This all could have been resolved sometime ago, if advisers had been directed to complete the complete DFP program run by Deakin University via the FPA or some other University.
By handing over adviser qualification/practicing to RTO's organisation that allowed advisers after a 4 day course loose on an unsuspecting public diluted the quality of adviser competency.

As far as installing ethics into an adviser go, most people you would expect are born with integrity and honesty.
No amount of education is going to change bad or poor behaviour, if you are bereft of those qualities from the outset.
FASEA is now likened to using a jack hammer to crack a walnut.
The only result I can see, if what is being proposed is implemented, will be akin to throwing the baby out with the bathwater.

Dear Associate Professor at Deakin University, Adrian Raftery, please confirm and fully disclose Deakin Uni's and your conflicts of interest in FASEA's education proposals.
I'm sure with your course planning and expected adviser numbers required to complete these courses that Deakin Uni and yourself are licking your lips at the $$ on offer. Please confirm the expected increase in income to both Deakin Uni and yourself from FASEA imposed course fees and text book sales.
Surely a fair conflict of interest and disclosure of benefits is warranted.
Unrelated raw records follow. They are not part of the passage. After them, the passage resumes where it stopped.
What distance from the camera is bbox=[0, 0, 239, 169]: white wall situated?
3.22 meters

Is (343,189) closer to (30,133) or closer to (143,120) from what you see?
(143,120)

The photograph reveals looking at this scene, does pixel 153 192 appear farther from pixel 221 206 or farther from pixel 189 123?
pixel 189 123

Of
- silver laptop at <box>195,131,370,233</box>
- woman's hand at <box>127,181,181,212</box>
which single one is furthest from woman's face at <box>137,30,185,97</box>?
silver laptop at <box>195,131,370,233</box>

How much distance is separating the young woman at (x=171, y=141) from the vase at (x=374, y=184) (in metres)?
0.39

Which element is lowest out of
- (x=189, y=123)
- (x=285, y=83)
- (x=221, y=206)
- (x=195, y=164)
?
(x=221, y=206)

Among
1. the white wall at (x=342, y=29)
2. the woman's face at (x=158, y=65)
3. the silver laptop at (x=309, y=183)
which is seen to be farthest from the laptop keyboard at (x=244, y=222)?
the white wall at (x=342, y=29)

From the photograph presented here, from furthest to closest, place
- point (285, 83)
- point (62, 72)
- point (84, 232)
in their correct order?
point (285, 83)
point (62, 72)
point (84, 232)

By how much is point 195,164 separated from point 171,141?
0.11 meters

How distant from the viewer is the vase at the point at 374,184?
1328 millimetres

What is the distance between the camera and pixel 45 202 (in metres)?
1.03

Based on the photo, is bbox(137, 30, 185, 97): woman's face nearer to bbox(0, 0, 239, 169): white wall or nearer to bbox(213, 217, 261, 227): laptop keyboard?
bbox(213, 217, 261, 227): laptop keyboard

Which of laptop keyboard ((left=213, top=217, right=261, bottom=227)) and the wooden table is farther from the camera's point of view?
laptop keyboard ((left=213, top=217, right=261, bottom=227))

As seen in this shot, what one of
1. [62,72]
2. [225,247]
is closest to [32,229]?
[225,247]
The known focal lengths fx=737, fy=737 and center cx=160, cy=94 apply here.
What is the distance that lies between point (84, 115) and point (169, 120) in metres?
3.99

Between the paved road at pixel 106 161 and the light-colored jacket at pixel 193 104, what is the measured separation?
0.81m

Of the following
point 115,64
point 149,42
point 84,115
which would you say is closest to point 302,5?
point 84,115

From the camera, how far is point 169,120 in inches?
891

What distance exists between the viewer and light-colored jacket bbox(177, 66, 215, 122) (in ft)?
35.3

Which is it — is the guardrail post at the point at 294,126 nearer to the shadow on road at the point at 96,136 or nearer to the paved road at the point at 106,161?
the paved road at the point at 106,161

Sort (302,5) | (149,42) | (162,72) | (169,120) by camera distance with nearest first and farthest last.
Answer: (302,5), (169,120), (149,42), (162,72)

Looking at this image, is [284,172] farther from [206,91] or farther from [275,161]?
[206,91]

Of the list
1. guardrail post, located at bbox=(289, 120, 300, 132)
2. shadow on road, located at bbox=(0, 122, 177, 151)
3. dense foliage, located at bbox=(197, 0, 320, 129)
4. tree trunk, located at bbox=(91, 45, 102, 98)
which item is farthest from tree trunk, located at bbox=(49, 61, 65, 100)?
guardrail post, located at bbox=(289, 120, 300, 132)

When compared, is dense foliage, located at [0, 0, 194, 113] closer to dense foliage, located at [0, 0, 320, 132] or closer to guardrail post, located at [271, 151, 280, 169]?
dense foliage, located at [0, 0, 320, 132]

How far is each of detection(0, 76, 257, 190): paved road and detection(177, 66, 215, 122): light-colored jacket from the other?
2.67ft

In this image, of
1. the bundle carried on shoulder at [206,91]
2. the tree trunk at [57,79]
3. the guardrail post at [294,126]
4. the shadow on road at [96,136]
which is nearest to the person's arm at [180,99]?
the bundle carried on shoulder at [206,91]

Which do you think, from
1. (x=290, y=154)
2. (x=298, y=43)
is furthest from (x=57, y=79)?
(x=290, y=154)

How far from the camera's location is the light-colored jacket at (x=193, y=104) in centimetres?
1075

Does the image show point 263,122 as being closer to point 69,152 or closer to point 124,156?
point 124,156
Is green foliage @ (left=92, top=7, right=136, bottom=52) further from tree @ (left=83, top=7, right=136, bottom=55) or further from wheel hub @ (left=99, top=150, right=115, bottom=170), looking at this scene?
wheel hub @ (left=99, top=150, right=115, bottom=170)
Well said alleycat. Having people give advice with just the DFP is craziness. But FASEA is all about culling advisers. The problem with it all is that now that there will be no commissions no one new will ever want to become an adviser so there will be a massive shortage.

Everyone will get general advice only from high school dropouts working in call centres

We have already seen FASEA's proposals about recognition of prior degrees heavily favour law related courses while giving little credit to technical or numerate disciplines. Now it seems they are taking the same approach with the requirements for new degrees. Dumbing down the technical components and heavily focusing on legal issues.

Perhaps this is no surprise when you take a look at the background of the FASEA Chair...

"Catherine Walter AM is a solicitor" "She holds a first class honours Bachelor of Laws, a Master of Laws and an MBA, all from the University of Melbourne."

Do Australian consumers really want their financial advisers to provide esoteric legal waffle? Or do they want them to provide practical financial advice?